Capitalism is at the center of the compounded oppression that Black women suffer. “[The system of capitalism] has meant an outrageous assault on every Black man, woman, and child who resides in the United States,” Frances Beale wrote in her piece, “Double Jeopardy: To be Black and Female.” (Guy-Sheftall & Frances Beale, 2011) Unfortunately and unsurprisingly, capitalist greed was also at the core of the incinerator project set to open up in Curtis Bay. Local government, local authority, and even Watford’s high school were in favor of opening the incinerator. However, after learning that the project was set to incinerate 4,000 pounds of trash every day, and was authorized to release 240 pounds of mercury and 1,000 pounds of lead annually, Watford knew this was unjust. But, despite the devastating damage that this waste would do to the local community, the project would have been profitable--so the government and local authorities were in favor of it.
The Black female experience is one that is delineated by the compounded oppressions that Black women face [as a result of capitalism]; it is undeniable that climate injustices also serve as a component of this oppression. The fact that Watford and her peers were successful in shutting down the incinerator project is a testament to the fact that the consciousness of Black women and their grassroots organization are integral parts of the climate justice movement.
Watford described the mentality of her community as one of apathy, with the passive acceptance of the way things are--a “dumping ground mentality.” This mindset is similarly described in Bell Hook’s “Ain’t I a Woman?” when Hooks describes the silence of the Black community to injustice. “[Our silence] was the silence of the oppressed--that profound silence engendered by resignation and acceptance of one’s lot.” (Hooks 1) Watford and her group “Free Your Voice,” however, have been responsible for increasing the consciousness of her community to the injustice and environmental abuse that they have suffered. Through harnessing this consciousness and her anger, Watford and her peers have been able to improve the quality of life in their community.

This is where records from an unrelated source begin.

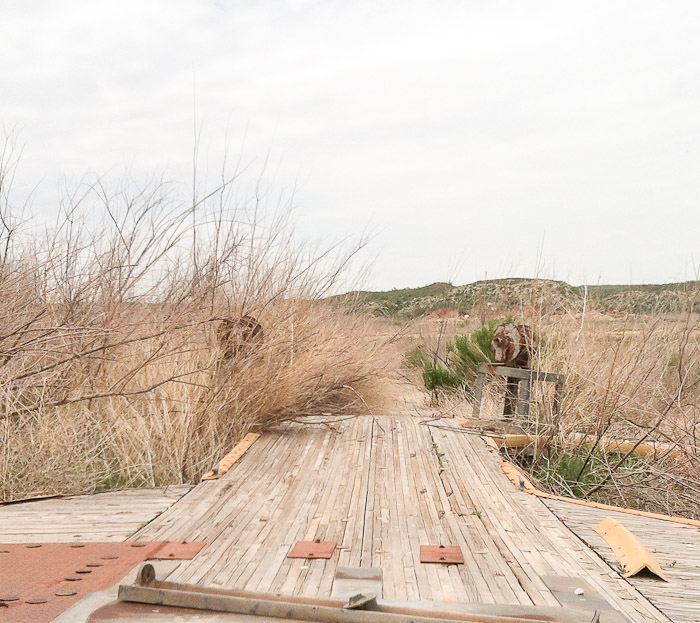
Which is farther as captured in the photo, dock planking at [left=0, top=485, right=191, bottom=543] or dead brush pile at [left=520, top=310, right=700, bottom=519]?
dead brush pile at [left=520, top=310, right=700, bottom=519]

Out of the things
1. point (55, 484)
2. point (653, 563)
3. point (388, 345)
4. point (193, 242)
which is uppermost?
point (193, 242)

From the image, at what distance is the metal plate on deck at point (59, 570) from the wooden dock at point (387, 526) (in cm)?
19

“What brought me in was the anger,” Watford stated when describing her realization of her community’s environmental abuse. This anger--as described by Audre Lorde in Sister Outsider and as experienced and used by Watford--was at the root of the progress that has taken place in Curtis Bay. (Lorde 124) Black women’s consciousness, their use of anger, and their implementation of grassroots organization is responsible for many strides towards environmental justice -- Destiny Watford is just one of the many examples that can serve as an inspiration for Black feminists and environmentalists to come.